Addressing Reputation’s Reputation in Management Research
In this post, Owen Parker and his co-authors Ke Gong and Rachel Mui reflect on their research paper, “Reputation Belongs In More Strategic Decision Models (And Some Data To Measure It,” published in Strategic Organization.
The idea for this article came about when we considered how organization after organization responded amid the crucible of the COVID-19 pandemic. The public nature of many decisions—whether to shut down, fire or furlough employees, alter the business model, etc.—kept reminding us of the predictions of the reputation-discretion framework the first author had published with Ryan Krause and Cindy Devers in 2019. While reputation’s importance for firms long preceded COVID-19, it seemed increasingly prevalent during the pandemic as firm after firm seemed either “locked in” to certain actions or objectives by the reputations they had cultivated, or “freed up” to pursue whatever they wished—as long as their reputations weren’t sacrificed in the process.
We saw this in how Amazon, whose core stakeholders (customers and investors) cared more about profits and on-time deliveries than workers’ rights forced employees back to warehouses and clamped down on attempts to unionize. We, all of Amazon’s newly homebound customers, expected Amazon to fill the void of lockdowns, and investors expected the firm to exploit the opportunity for e-commerce amid brick-and-mortar closures. Amazon could not both maintain employees’ time-off flexibility and fulfill the profit and fulfillment objectives its reputation had mandated.

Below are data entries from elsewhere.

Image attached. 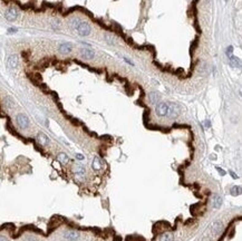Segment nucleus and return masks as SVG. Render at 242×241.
Segmentation results:
<instances>
[{
	"mask_svg": "<svg viewBox=\"0 0 242 241\" xmlns=\"http://www.w3.org/2000/svg\"><path fill=\"white\" fill-rule=\"evenodd\" d=\"M57 160H58L61 164H67L68 162H69V158H68V155L66 154V153H63V152L57 155Z\"/></svg>",
	"mask_w": 242,
	"mask_h": 241,
	"instance_id": "obj_16",
	"label": "nucleus"
},
{
	"mask_svg": "<svg viewBox=\"0 0 242 241\" xmlns=\"http://www.w3.org/2000/svg\"><path fill=\"white\" fill-rule=\"evenodd\" d=\"M85 167L83 166V165H75L74 166V172H75V174H76V176H83L84 174H85Z\"/></svg>",
	"mask_w": 242,
	"mask_h": 241,
	"instance_id": "obj_15",
	"label": "nucleus"
},
{
	"mask_svg": "<svg viewBox=\"0 0 242 241\" xmlns=\"http://www.w3.org/2000/svg\"><path fill=\"white\" fill-rule=\"evenodd\" d=\"M222 230H223V223L221 222V221H214V222L212 223L211 227H210V232H211L212 235H214V237H217V235H219L222 232Z\"/></svg>",
	"mask_w": 242,
	"mask_h": 241,
	"instance_id": "obj_4",
	"label": "nucleus"
},
{
	"mask_svg": "<svg viewBox=\"0 0 242 241\" xmlns=\"http://www.w3.org/2000/svg\"><path fill=\"white\" fill-rule=\"evenodd\" d=\"M16 31H17L16 28H9V29H8V33H16Z\"/></svg>",
	"mask_w": 242,
	"mask_h": 241,
	"instance_id": "obj_24",
	"label": "nucleus"
},
{
	"mask_svg": "<svg viewBox=\"0 0 242 241\" xmlns=\"http://www.w3.org/2000/svg\"><path fill=\"white\" fill-rule=\"evenodd\" d=\"M155 112H156V115L159 116V117H165V116H167V112H169V102L157 103Z\"/></svg>",
	"mask_w": 242,
	"mask_h": 241,
	"instance_id": "obj_2",
	"label": "nucleus"
},
{
	"mask_svg": "<svg viewBox=\"0 0 242 241\" xmlns=\"http://www.w3.org/2000/svg\"><path fill=\"white\" fill-rule=\"evenodd\" d=\"M37 142L39 143L40 145H43V146H46V145H48L49 143H50V140H49V137L48 136L46 135V134H44V133H38L37 134Z\"/></svg>",
	"mask_w": 242,
	"mask_h": 241,
	"instance_id": "obj_8",
	"label": "nucleus"
},
{
	"mask_svg": "<svg viewBox=\"0 0 242 241\" xmlns=\"http://www.w3.org/2000/svg\"><path fill=\"white\" fill-rule=\"evenodd\" d=\"M5 17H6V19L8 21H15L16 19H17V17H18V11H17L16 8L11 7L9 9H7V11L5 13Z\"/></svg>",
	"mask_w": 242,
	"mask_h": 241,
	"instance_id": "obj_6",
	"label": "nucleus"
},
{
	"mask_svg": "<svg viewBox=\"0 0 242 241\" xmlns=\"http://www.w3.org/2000/svg\"><path fill=\"white\" fill-rule=\"evenodd\" d=\"M76 30L79 36L85 37V36H88V35L90 34V26H89L88 22L79 21L78 22V25L76 26Z\"/></svg>",
	"mask_w": 242,
	"mask_h": 241,
	"instance_id": "obj_1",
	"label": "nucleus"
},
{
	"mask_svg": "<svg viewBox=\"0 0 242 241\" xmlns=\"http://www.w3.org/2000/svg\"><path fill=\"white\" fill-rule=\"evenodd\" d=\"M76 158L78 159V160H84V155H82V154H76Z\"/></svg>",
	"mask_w": 242,
	"mask_h": 241,
	"instance_id": "obj_23",
	"label": "nucleus"
},
{
	"mask_svg": "<svg viewBox=\"0 0 242 241\" xmlns=\"http://www.w3.org/2000/svg\"><path fill=\"white\" fill-rule=\"evenodd\" d=\"M181 113L180 106L174 103H169V112H167V117L169 118H176Z\"/></svg>",
	"mask_w": 242,
	"mask_h": 241,
	"instance_id": "obj_3",
	"label": "nucleus"
},
{
	"mask_svg": "<svg viewBox=\"0 0 242 241\" xmlns=\"http://www.w3.org/2000/svg\"><path fill=\"white\" fill-rule=\"evenodd\" d=\"M17 124H18V126L22 130H26L28 126H29V118L27 117V115L25 114H18L17 115Z\"/></svg>",
	"mask_w": 242,
	"mask_h": 241,
	"instance_id": "obj_5",
	"label": "nucleus"
},
{
	"mask_svg": "<svg viewBox=\"0 0 242 241\" xmlns=\"http://www.w3.org/2000/svg\"><path fill=\"white\" fill-rule=\"evenodd\" d=\"M71 49H73V45L69 43H64L59 45V52L63 54H68L71 53Z\"/></svg>",
	"mask_w": 242,
	"mask_h": 241,
	"instance_id": "obj_10",
	"label": "nucleus"
},
{
	"mask_svg": "<svg viewBox=\"0 0 242 241\" xmlns=\"http://www.w3.org/2000/svg\"><path fill=\"white\" fill-rule=\"evenodd\" d=\"M0 241H8V239L6 237H3V235H0Z\"/></svg>",
	"mask_w": 242,
	"mask_h": 241,
	"instance_id": "obj_25",
	"label": "nucleus"
},
{
	"mask_svg": "<svg viewBox=\"0 0 242 241\" xmlns=\"http://www.w3.org/2000/svg\"><path fill=\"white\" fill-rule=\"evenodd\" d=\"M222 202H223V200H222V198L221 197H219V195H214L213 197V205H214V208H220L221 205H222Z\"/></svg>",
	"mask_w": 242,
	"mask_h": 241,
	"instance_id": "obj_17",
	"label": "nucleus"
},
{
	"mask_svg": "<svg viewBox=\"0 0 242 241\" xmlns=\"http://www.w3.org/2000/svg\"><path fill=\"white\" fill-rule=\"evenodd\" d=\"M229 65L233 68H240V66H241V62H240V59L238 58V57L231 56V57H229Z\"/></svg>",
	"mask_w": 242,
	"mask_h": 241,
	"instance_id": "obj_11",
	"label": "nucleus"
},
{
	"mask_svg": "<svg viewBox=\"0 0 242 241\" xmlns=\"http://www.w3.org/2000/svg\"><path fill=\"white\" fill-rule=\"evenodd\" d=\"M92 167L93 170L95 171H99L102 170V167H103V163H102V161L99 158H94V160H93V163H92Z\"/></svg>",
	"mask_w": 242,
	"mask_h": 241,
	"instance_id": "obj_13",
	"label": "nucleus"
},
{
	"mask_svg": "<svg viewBox=\"0 0 242 241\" xmlns=\"http://www.w3.org/2000/svg\"><path fill=\"white\" fill-rule=\"evenodd\" d=\"M174 240V235L170 233V232H166V233H163L159 241H173Z\"/></svg>",
	"mask_w": 242,
	"mask_h": 241,
	"instance_id": "obj_18",
	"label": "nucleus"
},
{
	"mask_svg": "<svg viewBox=\"0 0 242 241\" xmlns=\"http://www.w3.org/2000/svg\"><path fill=\"white\" fill-rule=\"evenodd\" d=\"M203 241H210V240H209L208 238H204V239H203Z\"/></svg>",
	"mask_w": 242,
	"mask_h": 241,
	"instance_id": "obj_26",
	"label": "nucleus"
},
{
	"mask_svg": "<svg viewBox=\"0 0 242 241\" xmlns=\"http://www.w3.org/2000/svg\"><path fill=\"white\" fill-rule=\"evenodd\" d=\"M104 38L108 44H110V45H115V38H114L110 34H105Z\"/></svg>",
	"mask_w": 242,
	"mask_h": 241,
	"instance_id": "obj_19",
	"label": "nucleus"
},
{
	"mask_svg": "<svg viewBox=\"0 0 242 241\" xmlns=\"http://www.w3.org/2000/svg\"><path fill=\"white\" fill-rule=\"evenodd\" d=\"M82 57L85 59H93L95 57V53L92 49H83L82 50Z\"/></svg>",
	"mask_w": 242,
	"mask_h": 241,
	"instance_id": "obj_14",
	"label": "nucleus"
},
{
	"mask_svg": "<svg viewBox=\"0 0 242 241\" xmlns=\"http://www.w3.org/2000/svg\"><path fill=\"white\" fill-rule=\"evenodd\" d=\"M232 53H233V47L229 46L227 48V56L228 57H231V56H232Z\"/></svg>",
	"mask_w": 242,
	"mask_h": 241,
	"instance_id": "obj_22",
	"label": "nucleus"
},
{
	"mask_svg": "<svg viewBox=\"0 0 242 241\" xmlns=\"http://www.w3.org/2000/svg\"><path fill=\"white\" fill-rule=\"evenodd\" d=\"M231 194L232 195L240 194V186H233V188L231 189Z\"/></svg>",
	"mask_w": 242,
	"mask_h": 241,
	"instance_id": "obj_21",
	"label": "nucleus"
},
{
	"mask_svg": "<svg viewBox=\"0 0 242 241\" xmlns=\"http://www.w3.org/2000/svg\"><path fill=\"white\" fill-rule=\"evenodd\" d=\"M64 237H65V239H67V240H69V241H76L79 239V233L77 231L71 230V231L65 232Z\"/></svg>",
	"mask_w": 242,
	"mask_h": 241,
	"instance_id": "obj_9",
	"label": "nucleus"
},
{
	"mask_svg": "<svg viewBox=\"0 0 242 241\" xmlns=\"http://www.w3.org/2000/svg\"><path fill=\"white\" fill-rule=\"evenodd\" d=\"M5 105H6L8 108H12L13 107V105H15L13 99L10 98V97H6V99H5Z\"/></svg>",
	"mask_w": 242,
	"mask_h": 241,
	"instance_id": "obj_20",
	"label": "nucleus"
},
{
	"mask_svg": "<svg viewBox=\"0 0 242 241\" xmlns=\"http://www.w3.org/2000/svg\"><path fill=\"white\" fill-rule=\"evenodd\" d=\"M18 63H19L18 56L10 55L8 57V60H7V65H8V68H10V69H15L18 66Z\"/></svg>",
	"mask_w": 242,
	"mask_h": 241,
	"instance_id": "obj_7",
	"label": "nucleus"
},
{
	"mask_svg": "<svg viewBox=\"0 0 242 241\" xmlns=\"http://www.w3.org/2000/svg\"><path fill=\"white\" fill-rule=\"evenodd\" d=\"M148 98H150V102L153 103V104H157L161 101V95L156 92H151L148 94Z\"/></svg>",
	"mask_w": 242,
	"mask_h": 241,
	"instance_id": "obj_12",
	"label": "nucleus"
}]
</instances>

Conversely, we—the American public—might have generally paid lip service to the sad state of workers’ rights at Amazon, but didn’t (seem to) care much as long as we got our toothpaste delivered overnight and our wet wipes by Sunday. Amazon’s top managers likely felt funneled into a narrow set of decisions by the stakeholder pressure their reputation had brought about, but also probably felt largely immune to backlash in other areas as long as its reputation was vindicated.
After realizing how the pandemic was throwing into stark relief these reputation-based patterns of strategic decisions, we thought more broadly about how much strategic organization researchers could benefit from including reputation in more studies concerning strategic decision outcomes.
But then we hit a wall that stymies most reputation researchers: finding good measures for the appropriate conceptualization of reputation. In fact, reputation’s own reputation in management research meant that proselytizing the benefits of reputation’s wider use would fall flat if we did not also provide pragmatic ways to address some of its current shortcomings. So, in addition to providing guidelines for how and when scholars should consider the inclusion of reputation in their own research, we also focused on providing five sources of reputation data, explaining their utility, and illustrating how scholars could use freelancers to collect their own data, if existing data is not easily accessible or interpretable.
In addition to studies concerning strategic decision outcomes at the firm-level, we think the reputation-discretion framework and the guidelines we provide can also help explain differences in how political administrations handle crises and set legislative priorities, but this is a different level of analysis that has separate challenges. Until then, we look forward to how readers use our guidelines and the free data we provide in this essay.